AUTHORS' CONCLUSIONS: Evidence to evaluate the effectiveness of topical medication instillation techniques for treatment of glaucoma is lacking. It is unclear what, if any, effects instillation techniques have on topical medical therapy for glaucoma.
青光眼是全球不可逆性失明的主要原因,是仅次于白内障的第二大致盲原因。青光眼的主要治疗目标是使用局部药物降低眼压(IOP)。局部用药滴注技术,如滴眼药水时闭眼和鼻泪管阻塞,已被提议作为增加眼部药物吸收和减少全身药物吸收的潜在方法。
研究局部用药滴注技术与常规护理或其他局部用药滴注方法相比,在青光眼或高眼压症治疗中的有效性。

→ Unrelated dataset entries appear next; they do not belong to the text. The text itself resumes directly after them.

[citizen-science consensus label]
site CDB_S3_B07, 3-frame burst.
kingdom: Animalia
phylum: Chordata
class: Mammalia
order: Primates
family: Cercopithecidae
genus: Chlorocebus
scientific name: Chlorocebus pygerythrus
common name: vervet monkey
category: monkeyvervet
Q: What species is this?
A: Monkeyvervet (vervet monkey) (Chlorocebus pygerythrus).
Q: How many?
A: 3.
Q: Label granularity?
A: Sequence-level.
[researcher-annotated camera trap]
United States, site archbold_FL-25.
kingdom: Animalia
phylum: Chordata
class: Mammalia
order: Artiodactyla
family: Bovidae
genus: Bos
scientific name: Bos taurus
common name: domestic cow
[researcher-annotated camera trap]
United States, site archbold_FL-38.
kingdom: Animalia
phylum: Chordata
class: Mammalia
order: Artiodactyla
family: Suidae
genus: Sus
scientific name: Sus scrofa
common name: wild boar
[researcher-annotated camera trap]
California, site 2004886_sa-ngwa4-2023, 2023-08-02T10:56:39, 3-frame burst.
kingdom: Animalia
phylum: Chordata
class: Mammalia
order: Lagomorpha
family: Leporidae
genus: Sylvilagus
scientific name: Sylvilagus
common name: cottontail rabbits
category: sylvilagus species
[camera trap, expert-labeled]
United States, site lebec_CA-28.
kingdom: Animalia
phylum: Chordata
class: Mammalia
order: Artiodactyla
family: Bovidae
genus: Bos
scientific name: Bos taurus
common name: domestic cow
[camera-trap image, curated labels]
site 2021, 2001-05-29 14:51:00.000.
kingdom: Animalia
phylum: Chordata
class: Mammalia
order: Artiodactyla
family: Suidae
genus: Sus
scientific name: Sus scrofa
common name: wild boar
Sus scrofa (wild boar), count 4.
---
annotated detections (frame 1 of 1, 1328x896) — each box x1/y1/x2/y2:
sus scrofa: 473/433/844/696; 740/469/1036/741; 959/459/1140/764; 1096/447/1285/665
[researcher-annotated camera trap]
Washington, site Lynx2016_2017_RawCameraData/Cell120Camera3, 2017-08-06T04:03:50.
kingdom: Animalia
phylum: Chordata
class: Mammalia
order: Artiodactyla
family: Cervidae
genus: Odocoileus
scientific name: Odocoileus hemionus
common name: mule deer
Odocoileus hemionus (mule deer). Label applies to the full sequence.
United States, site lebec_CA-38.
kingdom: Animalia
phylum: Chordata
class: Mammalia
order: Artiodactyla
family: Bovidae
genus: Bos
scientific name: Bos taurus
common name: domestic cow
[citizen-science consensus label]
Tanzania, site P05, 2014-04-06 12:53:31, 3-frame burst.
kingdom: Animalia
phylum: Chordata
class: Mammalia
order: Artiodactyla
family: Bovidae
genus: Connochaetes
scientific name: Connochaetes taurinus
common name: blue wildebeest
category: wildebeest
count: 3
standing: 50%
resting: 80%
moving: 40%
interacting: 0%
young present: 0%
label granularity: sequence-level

我们检索了Cochrane对照试验中心注册库(CENTRAL)(其中包含Cochrane眼科和视力试验注册库)(2016年第12期)、MEDLINE Ovid(1946年至2016年12月8日)、Embase Ovid(1947年至2016年12月8日)、PubMed(1948年至2016年12月8日)、LILACS(拉丁美洲和加勒比健康科学文献数据库)(1982年至2016年12月8日)、国际药学文摘数据库(1970年至2016年12月8日)、对照试验元注册库(mRCT)(www.controlled-trials.com)(最后检索时间为2013年5月13日)、ClinicalTrials.gov(www.clinicaltrials.gov)(检索时间为2016年12月8日)和世界卫生组织国际临床试验注册平台(ICTRP)(www.who.int/ictrp/search/en)(检索时间为2016年12月8日)。我们在电子检索试验时未使用任何日期或语言限制。
我们纳入了将任何局部用药滴注技术与常规护理或不同的局部用药滴注方法进行比较的随机对照试验。
两位综述作者独立筛选检索记录以确定是否符合纳入标准,评估偏倚风险,并提取数据。我们遵循Cochrane推荐的方法。
我们确定了两项评估局部用药滴注技术的试验(61名参与者的122只眼)。我们还确定了两项正在进行的试验。两项试验均采用自身对照设计,对青光眼或高眼压症采用前列腺素单一疗法。由于试验评估了不同的滴注技术并评估了不同的结局,我们未进行荟萃分析。一项在美国进行的试验评估了闭眼(1分钟和3分钟)与不闭眼对降低眼压的效果。在1至2周的随访中,闭眼组和不闭眼组的眼压降低情况相似(平均差(MD)-0.33 mmHg,95%置信区间(CI)-0.8至1.5;51名参与者;中等确定性证据)。第二项在意大利进行的试验评估了滴注后使用吸水布擦拭多余液体(液体清除)与不使用吸水布(未清除)对减少皮肤不良事件的效果。在4个月的随访中,液体清除组的眼睛睫毛比未清除组短(MD -1.70 mm,95% CI -3.46至-0.06;10名参与者;低确定性证据)。与未清除组相比,液体清除组在靠近鼻子的眼睑区域出现皮肤色素沉着的眼睛较少(风险比(RR)0.07,95% CI 0.01至0.84;10名参与者;低确定性证据);然而,在靠近太阳穴的眼睑区域差异不确定(RR 0.44,95% CI 0.07至2.66;10名参与者;低确定性证据)。两组之间多毛症(毛发过度生长)的效果不确定(RR 1.00,95% CI 0.17至5.98;10名参与者;低确定性证据)。两项试验均未报告本综述指定的其他结局,包括眼压低于21 mmHg的参与者比例;参与者报告的与滴注技术的 ease、便利性和舒适度相关的结局;全身吸收的生理测量;治疗升级;视野的平均变化;视神经进展;最佳矫正视力的平均变化;青光眼发生的比例;生活质量结局;或成本效益结局。两项试验均未报告超过4个月随访时间的数据。
缺乏评估局部用药滴注技术治疗青光眼有效性的证据。尚不清楚滴注技术对青光眼局部药物治疗是否有任何影响。